= Données en entrée =
▶

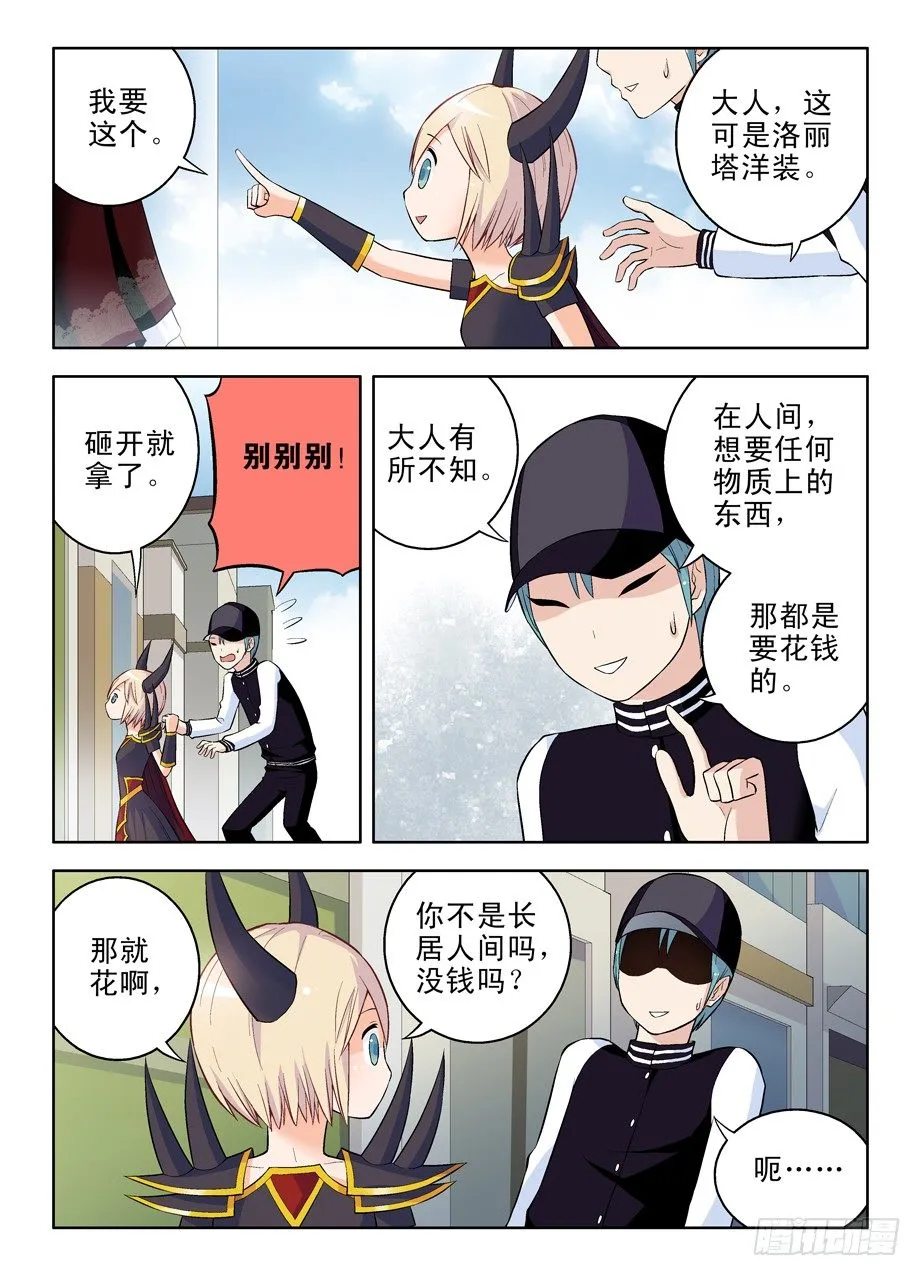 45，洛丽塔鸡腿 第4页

◀
▶

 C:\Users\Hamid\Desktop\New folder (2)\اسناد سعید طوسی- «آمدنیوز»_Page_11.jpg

◀
▶

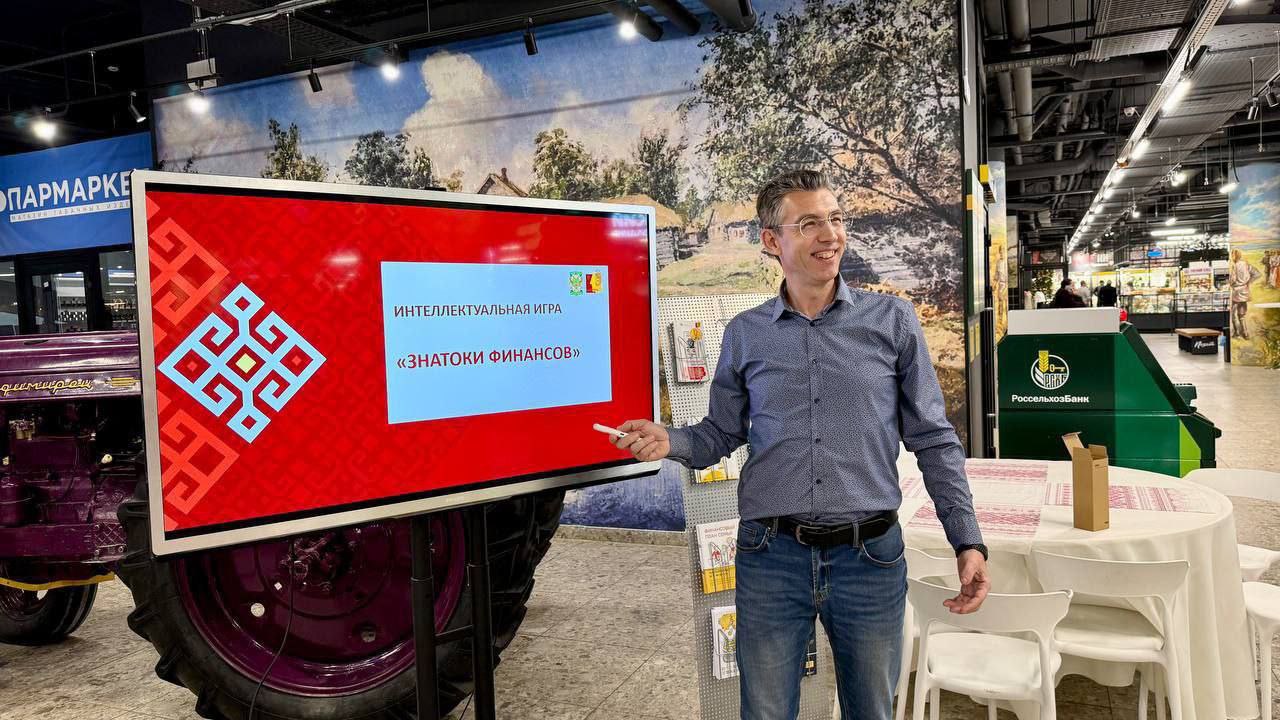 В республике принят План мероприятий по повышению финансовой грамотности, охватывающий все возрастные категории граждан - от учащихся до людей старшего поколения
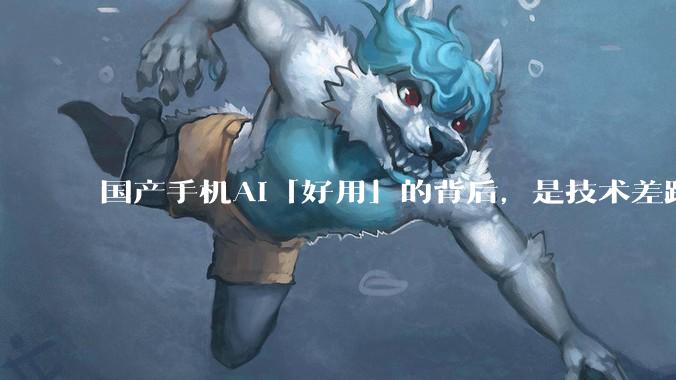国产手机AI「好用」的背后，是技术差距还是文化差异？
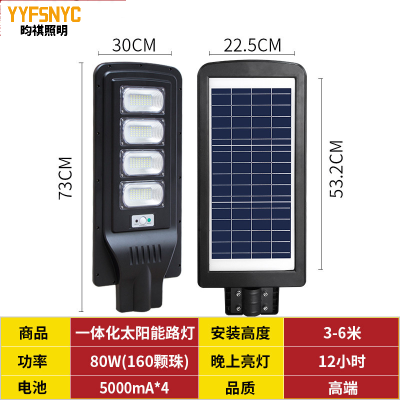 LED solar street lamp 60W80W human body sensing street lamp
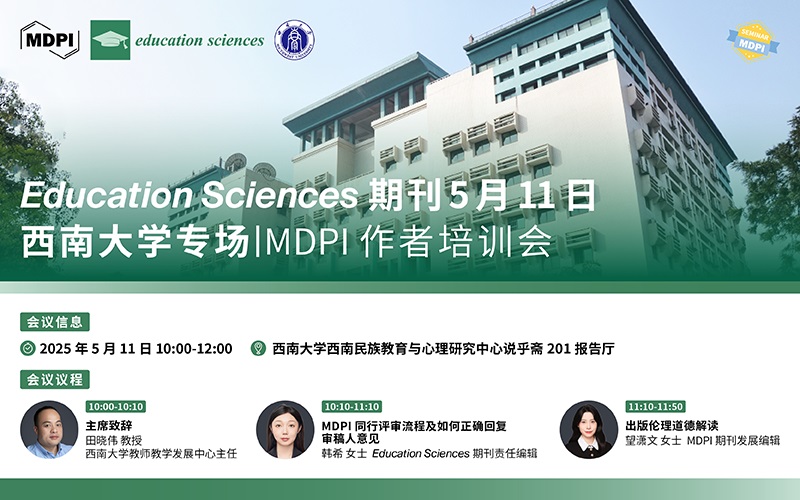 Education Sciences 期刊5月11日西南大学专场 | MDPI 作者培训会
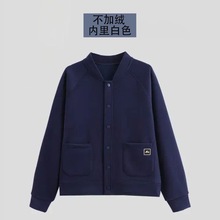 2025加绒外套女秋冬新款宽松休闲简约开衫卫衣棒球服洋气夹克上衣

◀

= Problème à résoudre =
Transcrivez à l'identique les lignes comprises entre celle qui contient "В республике принят" et celle qui contient "2025加绒外套女秋冬新款宽松休闲简约开衫卫衣棒球服洋气夹克上衣", bornes incluses. Omettez les images dans la sortie.

= Résultat attendu =
 В республике принят План мероприятий по повышению финансовой грамотности, охватывающий все возрастные категории граждан - от учащихся до людей старшего поколения
国产手机AI「好用」的背后，是技术差距还是文化差异？
 LED solar street lamp 60W80W human body sensing street lamp
 Education Sciences 期刊5月11日西南大学专场 | MDPI 作者培训会
 2025加绒外套女秋冬新款宽松休闲简约开衫卫衣棒球服洋气夹克上衣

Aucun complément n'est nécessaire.